## EXERCISES
A. Answer these questions about the blog post.
(i) Where was the special meeting held?
(ii) Who is the chief executive of Te Runanga o Ngati Awa?
(iii) What was the writer given at the hapu meeting?
B. Write out the blog post word for word from "Sunday, 17 March" to "held last month.".
══ QUOTED PASSAGE ══
Sunday, 17 March 2013

“The problems are solved, not by giving new information, but by arranging what we have known since long.”

If you want to know what is going  on with Te Runanga o Ngati Awa go to your hapu meeting.

Or at least that was the message from Te Runanga o Ngati Awa through chief executive Enid Ratahi-Pryor at the special meeting held at Wairaka Marae on March 6.

And she is right but here is my problem. I went to my hapu meeting. I got given a copy of the key point summary of the TRONA board meeting that was held last month.
However that report does not match my recollection of the meeting.

Where was the mention of the Audit Committee report and the potential workshop? Or the media threat and new embargo policy? Or the adoption of the new conflict of Interest policy? Or even the discussion of this blog?
There was none of the controversial stuff, instead what is in there is all of the feel-good stuff that paints the runanga out to be doing a good job, but how is this fair?

Don’t get me wrong, the runanga is making some positive moves in some areas and I am really glad of that but there are also some very concerning signs and I would feel better if we had a bit more of an idea about what is going on.
═══
══ DATA SHOWN ══
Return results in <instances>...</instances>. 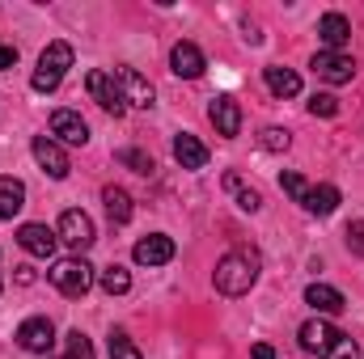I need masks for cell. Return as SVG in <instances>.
Masks as SVG:
<instances>
[{"label": "cell", "instance_id": "obj_8", "mask_svg": "<svg viewBox=\"0 0 364 359\" xmlns=\"http://www.w3.org/2000/svg\"><path fill=\"white\" fill-rule=\"evenodd\" d=\"M51 343H55V326H51L47 317H30V321H21V330H17V347H21V351H30V355H47Z\"/></svg>", "mask_w": 364, "mask_h": 359}, {"label": "cell", "instance_id": "obj_10", "mask_svg": "<svg viewBox=\"0 0 364 359\" xmlns=\"http://www.w3.org/2000/svg\"><path fill=\"white\" fill-rule=\"evenodd\" d=\"M30 148H34V161L43 165V174H51L55 182L68 178V170H73V165H68L64 148H60V144H55L51 136H34V144H30Z\"/></svg>", "mask_w": 364, "mask_h": 359}, {"label": "cell", "instance_id": "obj_12", "mask_svg": "<svg viewBox=\"0 0 364 359\" xmlns=\"http://www.w3.org/2000/svg\"><path fill=\"white\" fill-rule=\"evenodd\" d=\"M114 81H119L127 106H136V110H149V106H153V85H149L136 68H114Z\"/></svg>", "mask_w": 364, "mask_h": 359}, {"label": "cell", "instance_id": "obj_13", "mask_svg": "<svg viewBox=\"0 0 364 359\" xmlns=\"http://www.w3.org/2000/svg\"><path fill=\"white\" fill-rule=\"evenodd\" d=\"M203 68H208V60H203V51L195 43H174V51H170V72L174 77L195 81V77H203Z\"/></svg>", "mask_w": 364, "mask_h": 359}, {"label": "cell", "instance_id": "obj_28", "mask_svg": "<svg viewBox=\"0 0 364 359\" xmlns=\"http://www.w3.org/2000/svg\"><path fill=\"white\" fill-rule=\"evenodd\" d=\"M279 186H284L296 203H305V194H309V186H305V178H301L296 170H284V174H279Z\"/></svg>", "mask_w": 364, "mask_h": 359}, {"label": "cell", "instance_id": "obj_34", "mask_svg": "<svg viewBox=\"0 0 364 359\" xmlns=\"http://www.w3.org/2000/svg\"><path fill=\"white\" fill-rule=\"evenodd\" d=\"M250 355H255V359H275V351H272V347H267V343H259V347H255Z\"/></svg>", "mask_w": 364, "mask_h": 359}, {"label": "cell", "instance_id": "obj_5", "mask_svg": "<svg viewBox=\"0 0 364 359\" xmlns=\"http://www.w3.org/2000/svg\"><path fill=\"white\" fill-rule=\"evenodd\" d=\"M85 89H90V97L106 110V114H123L127 110V101H123V89H119V81H114V72H102V68H93L90 77H85Z\"/></svg>", "mask_w": 364, "mask_h": 359}, {"label": "cell", "instance_id": "obj_32", "mask_svg": "<svg viewBox=\"0 0 364 359\" xmlns=\"http://www.w3.org/2000/svg\"><path fill=\"white\" fill-rule=\"evenodd\" d=\"M348 245H352L356 254H364V220H352V224H348Z\"/></svg>", "mask_w": 364, "mask_h": 359}, {"label": "cell", "instance_id": "obj_4", "mask_svg": "<svg viewBox=\"0 0 364 359\" xmlns=\"http://www.w3.org/2000/svg\"><path fill=\"white\" fill-rule=\"evenodd\" d=\"M55 237H60L68 250H77V258H81L93 241H97V228H93V220L81 211V207H68V211L60 216V228H55Z\"/></svg>", "mask_w": 364, "mask_h": 359}, {"label": "cell", "instance_id": "obj_16", "mask_svg": "<svg viewBox=\"0 0 364 359\" xmlns=\"http://www.w3.org/2000/svg\"><path fill=\"white\" fill-rule=\"evenodd\" d=\"M174 161H178L182 170H203V165H208V148L199 144V136L178 131V136H174Z\"/></svg>", "mask_w": 364, "mask_h": 359}, {"label": "cell", "instance_id": "obj_14", "mask_svg": "<svg viewBox=\"0 0 364 359\" xmlns=\"http://www.w3.org/2000/svg\"><path fill=\"white\" fill-rule=\"evenodd\" d=\"M335 343H339V330H335V326H326V321H318V317L301 326V347H305L309 355H322V359H326Z\"/></svg>", "mask_w": 364, "mask_h": 359}, {"label": "cell", "instance_id": "obj_30", "mask_svg": "<svg viewBox=\"0 0 364 359\" xmlns=\"http://www.w3.org/2000/svg\"><path fill=\"white\" fill-rule=\"evenodd\" d=\"M68 359H93V343L81 334V330L68 334Z\"/></svg>", "mask_w": 364, "mask_h": 359}, {"label": "cell", "instance_id": "obj_31", "mask_svg": "<svg viewBox=\"0 0 364 359\" xmlns=\"http://www.w3.org/2000/svg\"><path fill=\"white\" fill-rule=\"evenodd\" d=\"M326 359H360V343L356 338H348V334H339V343L331 347V355Z\"/></svg>", "mask_w": 364, "mask_h": 359}, {"label": "cell", "instance_id": "obj_11", "mask_svg": "<svg viewBox=\"0 0 364 359\" xmlns=\"http://www.w3.org/2000/svg\"><path fill=\"white\" fill-rule=\"evenodd\" d=\"M132 254H136V263H140V267H166V263L174 258V237H166V233L140 237Z\"/></svg>", "mask_w": 364, "mask_h": 359}, {"label": "cell", "instance_id": "obj_24", "mask_svg": "<svg viewBox=\"0 0 364 359\" xmlns=\"http://www.w3.org/2000/svg\"><path fill=\"white\" fill-rule=\"evenodd\" d=\"M97 283H102V292H106V296H123V292H132V275L119 267V263L102 270V275H97Z\"/></svg>", "mask_w": 364, "mask_h": 359}, {"label": "cell", "instance_id": "obj_2", "mask_svg": "<svg viewBox=\"0 0 364 359\" xmlns=\"http://www.w3.org/2000/svg\"><path fill=\"white\" fill-rule=\"evenodd\" d=\"M68 68H73V47H68V43H47V51L38 55V68H34V77H30V89L34 93H55L60 81L68 77Z\"/></svg>", "mask_w": 364, "mask_h": 359}, {"label": "cell", "instance_id": "obj_26", "mask_svg": "<svg viewBox=\"0 0 364 359\" xmlns=\"http://www.w3.org/2000/svg\"><path fill=\"white\" fill-rule=\"evenodd\" d=\"M309 114L335 118V114H339V97H335V93H314V97H309Z\"/></svg>", "mask_w": 364, "mask_h": 359}, {"label": "cell", "instance_id": "obj_23", "mask_svg": "<svg viewBox=\"0 0 364 359\" xmlns=\"http://www.w3.org/2000/svg\"><path fill=\"white\" fill-rule=\"evenodd\" d=\"M225 186L237 194V207H242V211H259V207H263V194H259L255 186H242L237 174H225Z\"/></svg>", "mask_w": 364, "mask_h": 359}, {"label": "cell", "instance_id": "obj_27", "mask_svg": "<svg viewBox=\"0 0 364 359\" xmlns=\"http://www.w3.org/2000/svg\"><path fill=\"white\" fill-rule=\"evenodd\" d=\"M110 359H144V355L136 351V343H132L123 330H114V334H110Z\"/></svg>", "mask_w": 364, "mask_h": 359}, {"label": "cell", "instance_id": "obj_18", "mask_svg": "<svg viewBox=\"0 0 364 359\" xmlns=\"http://www.w3.org/2000/svg\"><path fill=\"white\" fill-rule=\"evenodd\" d=\"M305 304H314L318 313H339L348 300H343V292L331 287V283H309V287H305Z\"/></svg>", "mask_w": 364, "mask_h": 359}, {"label": "cell", "instance_id": "obj_35", "mask_svg": "<svg viewBox=\"0 0 364 359\" xmlns=\"http://www.w3.org/2000/svg\"><path fill=\"white\" fill-rule=\"evenodd\" d=\"M17 283H34V267H17Z\"/></svg>", "mask_w": 364, "mask_h": 359}, {"label": "cell", "instance_id": "obj_25", "mask_svg": "<svg viewBox=\"0 0 364 359\" xmlns=\"http://www.w3.org/2000/svg\"><path fill=\"white\" fill-rule=\"evenodd\" d=\"M119 165H127L132 174H144V178L157 170V161L149 153H140V148H119Z\"/></svg>", "mask_w": 364, "mask_h": 359}, {"label": "cell", "instance_id": "obj_15", "mask_svg": "<svg viewBox=\"0 0 364 359\" xmlns=\"http://www.w3.org/2000/svg\"><path fill=\"white\" fill-rule=\"evenodd\" d=\"M17 241H21L26 254H34V258H51L60 237H55L47 224H21V228H17Z\"/></svg>", "mask_w": 364, "mask_h": 359}, {"label": "cell", "instance_id": "obj_21", "mask_svg": "<svg viewBox=\"0 0 364 359\" xmlns=\"http://www.w3.org/2000/svg\"><path fill=\"white\" fill-rule=\"evenodd\" d=\"M102 203H106L110 224H127V220H132V194H127L123 186H106V190H102Z\"/></svg>", "mask_w": 364, "mask_h": 359}, {"label": "cell", "instance_id": "obj_19", "mask_svg": "<svg viewBox=\"0 0 364 359\" xmlns=\"http://www.w3.org/2000/svg\"><path fill=\"white\" fill-rule=\"evenodd\" d=\"M26 207V186L9 174H0V220H13Z\"/></svg>", "mask_w": 364, "mask_h": 359}, {"label": "cell", "instance_id": "obj_29", "mask_svg": "<svg viewBox=\"0 0 364 359\" xmlns=\"http://www.w3.org/2000/svg\"><path fill=\"white\" fill-rule=\"evenodd\" d=\"M288 144H292V136H288L284 127H267V131H263V148H267V153H288Z\"/></svg>", "mask_w": 364, "mask_h": 359}, {"label": "cell", "instance_id": "obj_20", "mask_svg": "<svg viewBox=\"0 0 364 359\" xmlns=\"http://www.w3.org/2000/svg\"><path fill=\"white\" fill-rule=\"evenodd\" d=\"M263 81H267V89H272L275 97H296V93H301V77H296L292 68H279V64L263 68Z\"/></svg>", "mask_w": 364, "mask_h": 359}, {"label": "cell", "instance_id": "obj_22", "mask_svg": "<svg viewBox=\"0 0 364 359\" xmlns=\"http://www.w3.org/2000/svg\"><path fill=\"white\" fill-rule=\"evenodd\" d=\"M339 207V190L335 186H309V194H305V211H314V216H331Z\"/></svg>", "mask_w": 364, "mask_h": 359}, {"label": "cell", "instance_id": "obj_9", "mask_svg": "<svg viewBox=\"0 0 364 359\" xmlns=\"http://www.w3.org/2000/svg\"><path fill=\"white\" fill-rule=\"evenodd\" d=\"M208 118H212V127H216L225 140H233V136L242 131V106H237V97H229V93L212 97V106H208Z\"/></svg>", "mask_w": 364, "mask_h": 359}, {"label": "cell", "instance_id": "obj_7", "mask_svg": "<svg viewBox=\"0 0 364 359\" xmlns=\"http://www.w3.org/2000/svg\"><path fill=\"white\" fill-rule=\"evenodd\" d=\"M51 136H55L60 144L85 148V144H90V123H85L77 110H55V114H51Z\"/></svg>", "mask_w": 364, "mask_h": 359}, {"label": "cell", "instance_id": "obj_6", "mask_svg": "<svg viewBox=\"0 0 364 359\" xmlns=\"http://www.w3.org/2000/svg\"><path fill=\"white\" fill-rule=\"evenodd\" d=\"M314 72H318V81H326V85H348V81L356 77V64H352V55H343V51H318V55H314Z\"/></svg>", "mask_w": 364, "mask_h": 359}, {"label": "cell", "instance_id": "obj_36", "mask_svg": "<svg viewBox=\"0 0 364 359\" xmlns=\"http://www.w3.org/2000/svg\"><path fill=\"white\" fill-rule=\"evenodd\" d=\"M47 359H51V355H47Z\"/></svg>", "mask_w": 364, "mask_h": 359}, {"label": "cell", "instance_id": "obj_33", "mask_svg": "<svg viewBox=\"0 0 364 359\" xmlns=\"http://www.w3.org/2000/svg\"><path fill=\"white\" fill-rule=\"evenodd\" d=\"M13 64H17V47L0 43V68H13Z\"/></svg>", "mask_w": 364, "mask_h": 359}, {"label": "cell", "instance_id": "obj_3", "mask_svg": "<svg viewBox=\"0 0 364 359\" xmlns=\"http://www.w3.org/2000/svg\"><path fill=\"white\" fill-rule=\"evenodd\" d=\"M47 275H51V283H55L64 296H73V300L85 296V292L93 287V267L85 263V258H60Z\"/></svg>", "mask_w": 364, "mask_h": 359}, {"label": "cell", "instance_id": "obj_17", "mask_svg": "<svg viewBox=\"0 0 364 359\" xmlns=\"http://www.w3.org/2000/svg\"><path fill=\"white\" fill-rule=\"evenodd\" d=\"M318 38L326 43V51H343V43L352 38V21H348L343 13H326V17L318 21Z\"/></svg>", "mask_w": 364, "mask_h": 359}, {"label": "cell", "instance_id": "obj_1", "mask_svg": "<svg viewBox=\"0 0 364 359\" xmlns=\"http://www.w3.org/2000/svg\"><path fill=\"white\" fill-rule=\"evenodd\" d=\"M255 279H259V254L255 250H233L212 270V283L220 296H246L255 287Z\"/></svg>", "mask_w": 364, "mask_h": 359}]
</instances>
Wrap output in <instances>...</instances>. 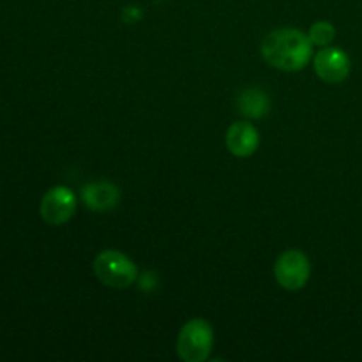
═══
## SOLUTIONS TO THE PROBLEMS
A.
(i) At Wairaka Marae, on March 6.
(ii) Enid Ratahi-Pryor.
(iii) A copy of the key point summary of the TRONA board meeting held last month.

B.
Sunday, 17 March 2013

“The problems are solved, not by giving new information, but by arranging what we have known since long.”

If you want to know what is going  on with Te Runanga o Ngati Awa go to your hapu meeting.

Or at least that was the message from Te Runanga o Ngati Awa through chief executive Enid Ratahi-Pryor at the special meeting held at Wairaka Marae on March 6.

And she is right but here is my problem. I went to my hapu meeting. I got given a copy of the key point summary of the TRONA board meeting that was held last month.